Les charges mensuelles de M. [J], après actualisation de celles-ci au regard des justificatifs versés aux débats et du barème de la Banque de France du 14 février 2023, sont les suivantes : forfait charges courantes de base pour une personne (604 euros), forfait charges courantes d'habitation (116 euros), forfait chauffage (114 euros), pension alimentaire (300 euros), forfait frais de droit de visite (175,80 euros), loyer hors charges (569 euros), impôts (168 euros), assurance autos (180 euros), soit la somme totale de 2.226,80 euros.
La capacité mensuelle de remboursement du débiteur est donc négative (-184,53 euros, soit 2.042,27 euros-2.226,80 euros). Toutefois, la situation financière de M. [J] n'est pas encore définitive, étant susceptible d'évoluer en fonction de sa situation de santé.
Compte tenu de ces éléments, il convient de suspendre l'exigibilité des créances à l'égard de M. [J] pendant une durée de 18 mois, période à l'issue de laquelle la situation du débiteur devra être réexaminée par la commission de surendettement des particuliers du Rhône.
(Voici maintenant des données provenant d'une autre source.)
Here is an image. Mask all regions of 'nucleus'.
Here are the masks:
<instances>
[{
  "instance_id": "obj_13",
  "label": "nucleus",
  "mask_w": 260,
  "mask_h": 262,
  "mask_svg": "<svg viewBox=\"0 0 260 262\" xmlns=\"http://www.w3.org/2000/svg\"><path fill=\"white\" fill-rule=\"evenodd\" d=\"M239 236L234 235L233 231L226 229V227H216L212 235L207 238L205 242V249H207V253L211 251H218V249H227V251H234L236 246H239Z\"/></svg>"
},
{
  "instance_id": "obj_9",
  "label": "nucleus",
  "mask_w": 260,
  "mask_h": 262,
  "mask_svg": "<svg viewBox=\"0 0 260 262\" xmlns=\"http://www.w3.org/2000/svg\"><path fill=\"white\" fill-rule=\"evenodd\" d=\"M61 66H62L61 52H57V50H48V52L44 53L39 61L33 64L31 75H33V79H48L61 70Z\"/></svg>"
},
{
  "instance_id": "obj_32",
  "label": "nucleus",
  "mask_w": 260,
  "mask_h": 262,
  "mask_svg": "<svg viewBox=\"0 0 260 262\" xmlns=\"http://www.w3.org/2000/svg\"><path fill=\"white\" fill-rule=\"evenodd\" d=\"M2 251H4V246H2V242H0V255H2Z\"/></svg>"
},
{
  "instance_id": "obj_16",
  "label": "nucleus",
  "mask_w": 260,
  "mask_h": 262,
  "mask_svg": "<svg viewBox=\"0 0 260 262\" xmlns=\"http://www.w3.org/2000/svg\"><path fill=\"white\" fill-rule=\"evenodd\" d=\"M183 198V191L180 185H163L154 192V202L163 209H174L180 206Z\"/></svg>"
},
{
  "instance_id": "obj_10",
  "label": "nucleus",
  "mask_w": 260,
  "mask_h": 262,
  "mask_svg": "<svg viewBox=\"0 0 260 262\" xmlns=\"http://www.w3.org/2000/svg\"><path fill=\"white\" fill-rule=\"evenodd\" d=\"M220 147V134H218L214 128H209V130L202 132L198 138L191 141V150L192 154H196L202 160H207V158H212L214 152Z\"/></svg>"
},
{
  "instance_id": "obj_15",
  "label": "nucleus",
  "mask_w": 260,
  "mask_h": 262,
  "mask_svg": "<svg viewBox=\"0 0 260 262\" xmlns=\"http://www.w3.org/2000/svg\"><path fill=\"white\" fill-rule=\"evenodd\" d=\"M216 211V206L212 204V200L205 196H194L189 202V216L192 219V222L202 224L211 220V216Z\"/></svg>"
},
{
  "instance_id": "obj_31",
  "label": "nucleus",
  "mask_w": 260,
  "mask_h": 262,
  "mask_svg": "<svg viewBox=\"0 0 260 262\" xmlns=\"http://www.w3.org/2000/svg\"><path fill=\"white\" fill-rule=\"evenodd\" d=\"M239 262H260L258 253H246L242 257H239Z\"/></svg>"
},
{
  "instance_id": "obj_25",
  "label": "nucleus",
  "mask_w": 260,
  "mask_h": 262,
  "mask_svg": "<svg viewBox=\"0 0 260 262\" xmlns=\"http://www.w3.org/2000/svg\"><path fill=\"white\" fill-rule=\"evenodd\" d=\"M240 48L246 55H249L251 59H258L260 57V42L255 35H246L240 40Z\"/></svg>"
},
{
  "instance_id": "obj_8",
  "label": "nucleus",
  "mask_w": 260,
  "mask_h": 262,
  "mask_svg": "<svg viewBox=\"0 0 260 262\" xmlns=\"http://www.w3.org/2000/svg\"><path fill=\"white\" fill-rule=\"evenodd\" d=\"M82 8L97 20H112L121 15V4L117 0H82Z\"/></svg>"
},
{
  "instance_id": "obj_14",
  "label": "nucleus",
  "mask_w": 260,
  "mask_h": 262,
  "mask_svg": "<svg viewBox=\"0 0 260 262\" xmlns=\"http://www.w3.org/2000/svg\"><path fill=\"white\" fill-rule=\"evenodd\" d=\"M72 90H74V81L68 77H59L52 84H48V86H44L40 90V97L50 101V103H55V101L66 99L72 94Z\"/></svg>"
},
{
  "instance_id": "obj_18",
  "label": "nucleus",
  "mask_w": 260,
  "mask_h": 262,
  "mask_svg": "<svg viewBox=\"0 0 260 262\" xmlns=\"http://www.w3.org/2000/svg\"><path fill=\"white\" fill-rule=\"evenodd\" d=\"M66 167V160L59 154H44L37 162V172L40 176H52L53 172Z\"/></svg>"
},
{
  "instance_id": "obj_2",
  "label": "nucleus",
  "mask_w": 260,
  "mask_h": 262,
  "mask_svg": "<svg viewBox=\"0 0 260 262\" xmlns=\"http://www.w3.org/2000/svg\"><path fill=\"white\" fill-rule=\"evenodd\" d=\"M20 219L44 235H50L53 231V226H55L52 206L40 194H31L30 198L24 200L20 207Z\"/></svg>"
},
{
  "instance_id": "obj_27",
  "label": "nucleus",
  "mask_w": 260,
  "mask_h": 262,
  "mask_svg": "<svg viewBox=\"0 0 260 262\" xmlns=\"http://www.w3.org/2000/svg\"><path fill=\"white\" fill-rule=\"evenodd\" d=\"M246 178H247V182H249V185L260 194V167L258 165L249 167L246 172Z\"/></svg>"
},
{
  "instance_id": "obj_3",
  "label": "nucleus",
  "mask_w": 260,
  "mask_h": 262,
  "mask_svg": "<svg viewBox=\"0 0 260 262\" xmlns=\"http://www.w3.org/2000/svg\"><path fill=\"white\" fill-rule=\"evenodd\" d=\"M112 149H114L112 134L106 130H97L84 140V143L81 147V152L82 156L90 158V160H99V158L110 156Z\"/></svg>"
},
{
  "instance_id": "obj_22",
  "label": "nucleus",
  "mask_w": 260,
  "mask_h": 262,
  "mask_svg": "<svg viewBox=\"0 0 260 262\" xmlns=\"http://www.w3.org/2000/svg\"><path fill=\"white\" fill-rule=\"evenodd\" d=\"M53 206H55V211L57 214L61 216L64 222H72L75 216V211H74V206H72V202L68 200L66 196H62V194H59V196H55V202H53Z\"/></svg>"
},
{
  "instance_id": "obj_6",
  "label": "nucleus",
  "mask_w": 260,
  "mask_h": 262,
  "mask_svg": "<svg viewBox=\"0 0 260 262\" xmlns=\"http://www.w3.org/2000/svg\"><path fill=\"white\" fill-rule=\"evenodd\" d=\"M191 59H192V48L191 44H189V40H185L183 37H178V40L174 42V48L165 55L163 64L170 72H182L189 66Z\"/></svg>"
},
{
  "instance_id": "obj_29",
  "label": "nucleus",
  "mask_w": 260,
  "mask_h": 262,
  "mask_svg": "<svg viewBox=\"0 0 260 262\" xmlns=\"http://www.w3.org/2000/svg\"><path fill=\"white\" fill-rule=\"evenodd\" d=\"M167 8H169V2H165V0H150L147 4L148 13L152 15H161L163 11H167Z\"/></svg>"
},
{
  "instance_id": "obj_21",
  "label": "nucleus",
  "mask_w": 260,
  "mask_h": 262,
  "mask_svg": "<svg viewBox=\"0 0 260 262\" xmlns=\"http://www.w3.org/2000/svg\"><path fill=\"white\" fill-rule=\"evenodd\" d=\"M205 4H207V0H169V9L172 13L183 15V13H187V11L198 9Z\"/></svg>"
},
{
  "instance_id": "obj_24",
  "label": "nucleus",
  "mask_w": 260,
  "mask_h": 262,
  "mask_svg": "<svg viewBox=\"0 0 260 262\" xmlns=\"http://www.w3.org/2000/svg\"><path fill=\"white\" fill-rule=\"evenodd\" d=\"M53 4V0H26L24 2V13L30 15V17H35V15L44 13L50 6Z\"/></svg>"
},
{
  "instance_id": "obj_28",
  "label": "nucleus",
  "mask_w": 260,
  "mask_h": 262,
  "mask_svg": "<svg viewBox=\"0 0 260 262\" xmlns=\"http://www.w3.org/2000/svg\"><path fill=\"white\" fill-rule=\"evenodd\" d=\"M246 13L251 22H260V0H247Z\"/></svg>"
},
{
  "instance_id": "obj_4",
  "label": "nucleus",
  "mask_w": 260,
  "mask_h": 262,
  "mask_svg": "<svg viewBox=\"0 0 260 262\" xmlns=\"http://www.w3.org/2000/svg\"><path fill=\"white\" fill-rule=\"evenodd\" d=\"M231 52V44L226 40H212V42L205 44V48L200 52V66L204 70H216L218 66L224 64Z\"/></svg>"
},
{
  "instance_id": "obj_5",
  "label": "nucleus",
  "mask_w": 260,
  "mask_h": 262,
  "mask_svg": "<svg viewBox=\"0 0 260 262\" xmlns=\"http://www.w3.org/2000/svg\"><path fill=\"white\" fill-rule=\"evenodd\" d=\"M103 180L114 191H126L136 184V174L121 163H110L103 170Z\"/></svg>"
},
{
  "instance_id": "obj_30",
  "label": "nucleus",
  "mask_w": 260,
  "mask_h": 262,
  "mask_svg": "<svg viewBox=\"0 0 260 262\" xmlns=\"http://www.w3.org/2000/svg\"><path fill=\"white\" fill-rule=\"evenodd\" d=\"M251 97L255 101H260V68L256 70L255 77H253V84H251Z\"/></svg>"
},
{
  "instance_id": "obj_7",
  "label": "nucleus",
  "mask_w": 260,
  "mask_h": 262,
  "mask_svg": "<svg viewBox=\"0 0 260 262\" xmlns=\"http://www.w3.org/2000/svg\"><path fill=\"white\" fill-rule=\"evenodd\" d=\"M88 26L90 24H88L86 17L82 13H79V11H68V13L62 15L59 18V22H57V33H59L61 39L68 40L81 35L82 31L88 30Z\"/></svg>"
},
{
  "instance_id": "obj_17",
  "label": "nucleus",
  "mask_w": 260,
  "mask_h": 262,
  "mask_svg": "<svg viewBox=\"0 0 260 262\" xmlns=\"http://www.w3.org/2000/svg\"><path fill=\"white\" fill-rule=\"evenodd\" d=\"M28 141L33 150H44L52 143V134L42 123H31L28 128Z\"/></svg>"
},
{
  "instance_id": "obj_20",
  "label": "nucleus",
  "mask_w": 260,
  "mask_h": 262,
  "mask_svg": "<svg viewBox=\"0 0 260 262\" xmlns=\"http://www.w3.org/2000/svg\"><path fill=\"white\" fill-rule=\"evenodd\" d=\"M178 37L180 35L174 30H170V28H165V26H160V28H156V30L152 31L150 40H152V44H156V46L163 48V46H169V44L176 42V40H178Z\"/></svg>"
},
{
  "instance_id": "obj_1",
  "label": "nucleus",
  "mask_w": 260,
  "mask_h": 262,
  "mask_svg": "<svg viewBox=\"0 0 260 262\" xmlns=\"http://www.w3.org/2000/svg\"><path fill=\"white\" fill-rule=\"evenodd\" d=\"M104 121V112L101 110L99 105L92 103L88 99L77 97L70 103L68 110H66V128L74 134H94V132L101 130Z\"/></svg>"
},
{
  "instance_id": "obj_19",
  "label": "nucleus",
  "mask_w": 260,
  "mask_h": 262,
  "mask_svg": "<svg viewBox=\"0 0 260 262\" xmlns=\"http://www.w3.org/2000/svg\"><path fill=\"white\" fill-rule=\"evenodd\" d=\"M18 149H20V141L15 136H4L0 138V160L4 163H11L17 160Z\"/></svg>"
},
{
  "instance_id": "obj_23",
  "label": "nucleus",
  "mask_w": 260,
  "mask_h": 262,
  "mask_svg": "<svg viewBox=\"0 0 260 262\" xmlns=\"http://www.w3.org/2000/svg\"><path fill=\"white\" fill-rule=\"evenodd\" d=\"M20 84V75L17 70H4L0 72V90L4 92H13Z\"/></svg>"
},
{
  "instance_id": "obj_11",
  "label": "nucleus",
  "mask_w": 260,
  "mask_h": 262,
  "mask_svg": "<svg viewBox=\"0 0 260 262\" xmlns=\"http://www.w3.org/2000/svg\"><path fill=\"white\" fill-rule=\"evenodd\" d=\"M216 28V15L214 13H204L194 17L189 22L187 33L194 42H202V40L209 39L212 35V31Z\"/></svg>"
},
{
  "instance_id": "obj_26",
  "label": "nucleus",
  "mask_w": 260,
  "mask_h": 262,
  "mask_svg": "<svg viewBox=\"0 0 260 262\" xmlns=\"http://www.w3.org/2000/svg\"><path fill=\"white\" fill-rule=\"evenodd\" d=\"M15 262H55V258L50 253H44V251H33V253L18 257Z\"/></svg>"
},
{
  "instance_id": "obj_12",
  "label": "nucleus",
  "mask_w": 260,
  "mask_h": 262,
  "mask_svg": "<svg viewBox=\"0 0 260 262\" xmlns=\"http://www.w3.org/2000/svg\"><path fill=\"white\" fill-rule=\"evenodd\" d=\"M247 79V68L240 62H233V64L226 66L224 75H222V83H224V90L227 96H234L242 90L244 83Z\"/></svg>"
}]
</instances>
Le jugement sera infirmé sur ce point.
PAR CES MOTIFS,
La Cour,
Confirme le jugement en ce qu'il a déclaré recevable mais rejeté le recours de la société [35], fixé les créances à l'égard de M. [J] à la somme totale de 30.806,56 euros telles que détaillées dans le tableau annexé et laissé les dépens à la charge de l'Etat,
L'infirme pour le surplus ;
STATUANT A NOUVEAU,
Suspend l'exigibilité des créances à l'égard de M. [J] pendant 18 mois ;
Rappelle que cette suspension entraine également la suspension du cours des intérêts ;
Dit que les mesures susvisées prendront effet à compter de ce jour ;
Invite M. [J] à saisir à nouveau la commission de surendettement des particuliers du Rhône deux mois avant l'expiration de la période de suspension susvisée (soit fin mars 2025) afin que sa situation soit réexaminée après actualisation et que de nouvelles mesures soient prises pour traiter sa situation de surendettement ;
Laisse les dépens d'appel à la charge du Trésor Public.